Projects for Peace: The Vision of Kathryn W. Davis

"My challenge to you is to bring about a mind-set of preparing for peace, instead of preparing for war."


In Boston, where Nathalie works for the American Civil Liberties Union and attends graduate school, the Brazilian immigrant population is growing quickly. Nathalie points out that the city now hosts the largest population of Brazilians outside of Brazil. She also notes that while immigrants contribute much to the community, few social services are available in Portuguese. More troubling is the lack of trust between the immigrant community and law enforcement.

Nathalie is familiar with this dynamic of mistrust, and she knows it is a prescription for violence. In her native Colombia, corruption exacerbated by the drug trade and ongoing war means that people do not feel protected by police. The relationship between law enforcement and the citizenry is adversarial, and officers of the law sometimes endanger lives instead of protecting them.

Nathalie’s parents, also lawyers who are still practicing in Colombia, have received death threats when trying controversial cases that involve perpetrators from the government or military. Their procedure when threatened is to notify the office of the United Nations High Commissioner for Human Rights—and to keep a low profile. More than once, the family has had to move in order to stay safe. This is the reality in which Nathalie was raised. 

Even so, for her, the reward of fighting for social justice will always be worth the risk. In Colombia, she worked with survivors of domestic and sexual violence, as well as women internally displaced by the civil war. She also lobbied for women’s rights in public policy at the United Nations Population Fund. When she first arrived in the U.S., in an internship at Human Rights Watch, she investigated human rights violations affecting Central American immigrant women in Mexico. 

Nathalie will soon earn a dual master’s degree from Brandeis University in sustainable international development and coexistence and conflict.

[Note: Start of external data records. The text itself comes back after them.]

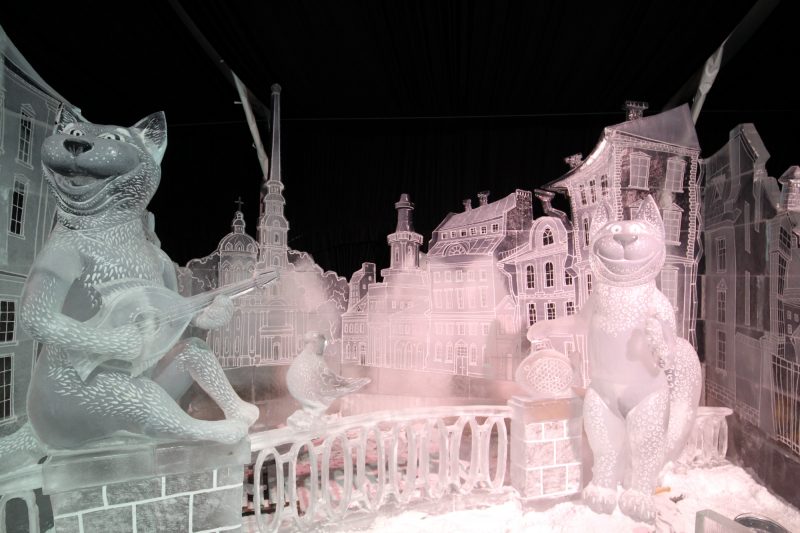 ледяные скульптуры петербургские коты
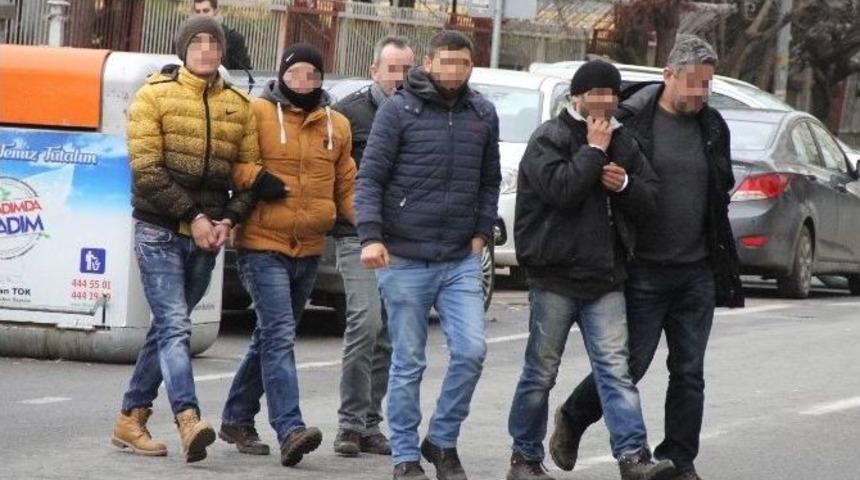 Samsun&rsquo;da Uyuşturucu Operasyonu: 8 G&ouml;zaltı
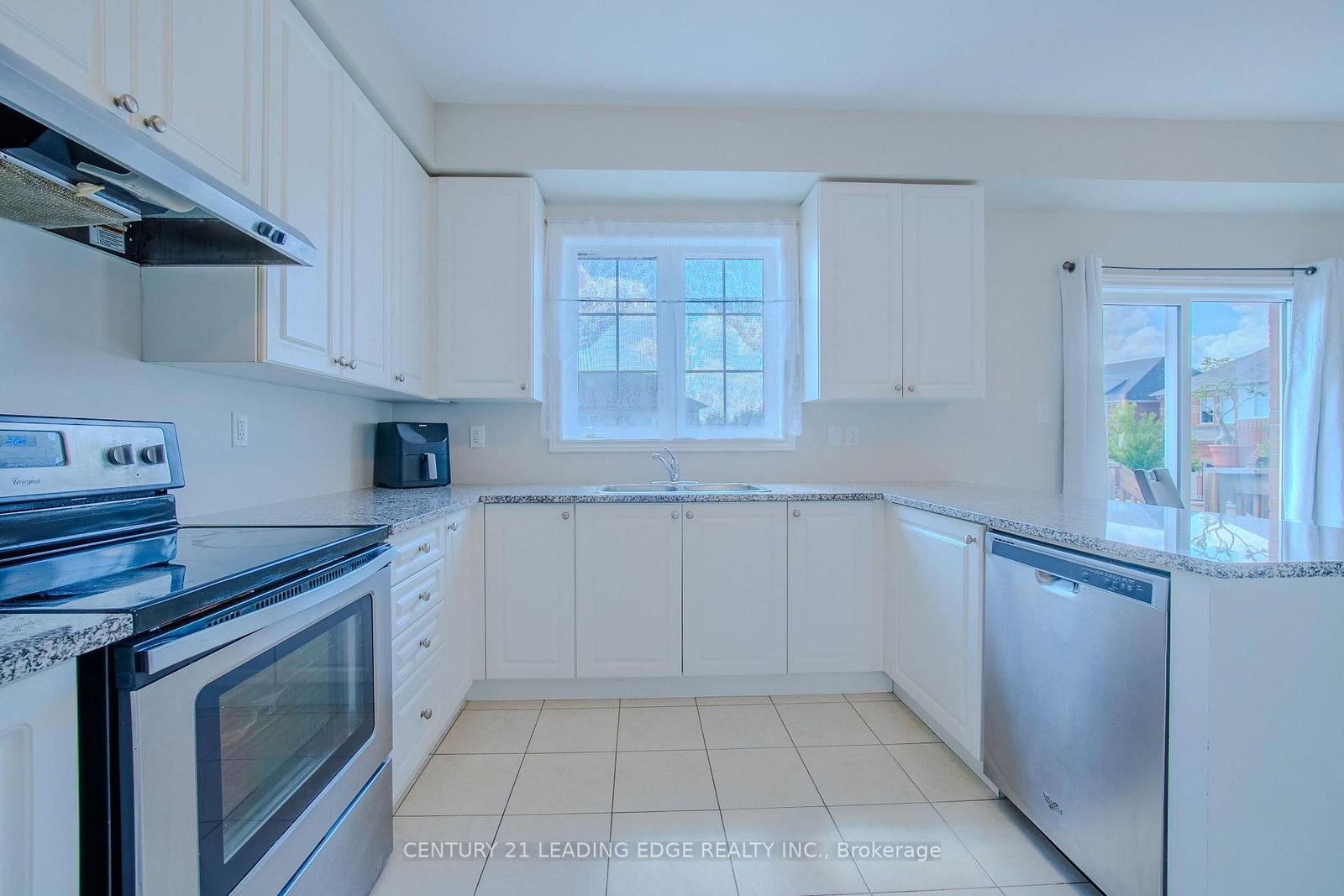 14 Clarinet Lane • Whitchurch-Stouffville, ON photo 16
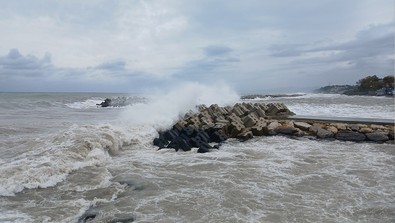 Karadeniz'i fırtına vurdu! Dalga boyları 3 metreyi aştı - Resim : 1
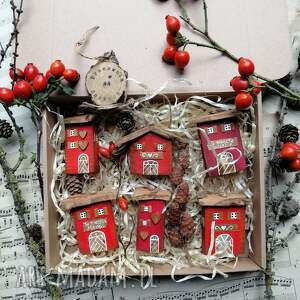 handmade upominki świąteczne czerwone domki no 6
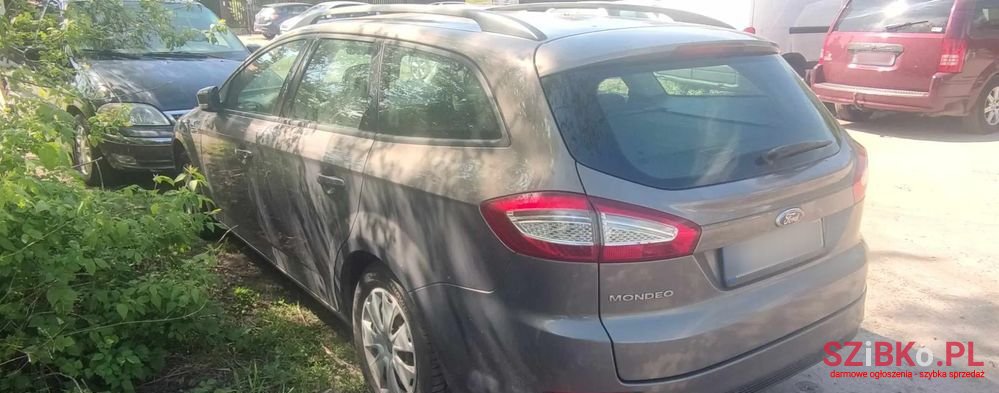 2011' Ford Mondeo photo #5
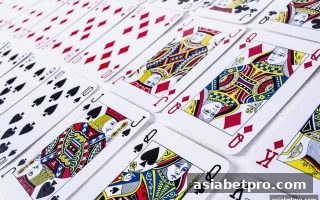 亚洲博彩网站实战指南：信息流如何左右麻将玩家决策（以血战麻将为视角）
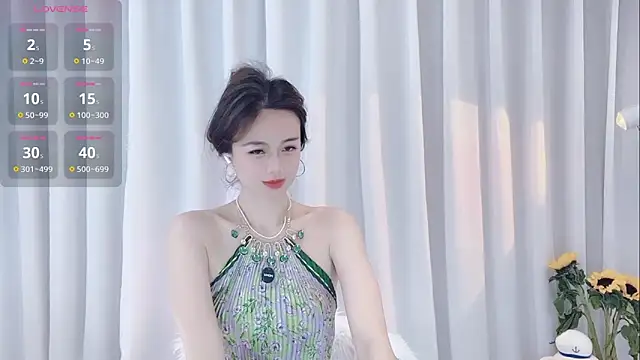 Snapshot of Alina-688- chatting on February 19, 2025, 11:49 am Alina-688- online show from February 19, 2025, 11:49 am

And for the past two years, she has worked for the ACLU on issues concerning the immigrant community. Despite the considerable Portuguese-speaking population in Boston, only one of her colleagues at the office speaks the language. Proficiency gained over the course of one summer in the Middlebury Portuguese School is allowing Nathalie to serve the community on a whole new level. 

With Spanish as her native language, she was able to learn at an accelerated pace. She can now understand almost everything she reads and hears in Portuguese, and she speaks at an intermediate level. Every day her Middlebury experience augments her professional life. At the ACLU she works on getting legislation passed that will foster better relations with police among the immigrant community. When community members are not afraid to report crimes to the police, everyone benefits.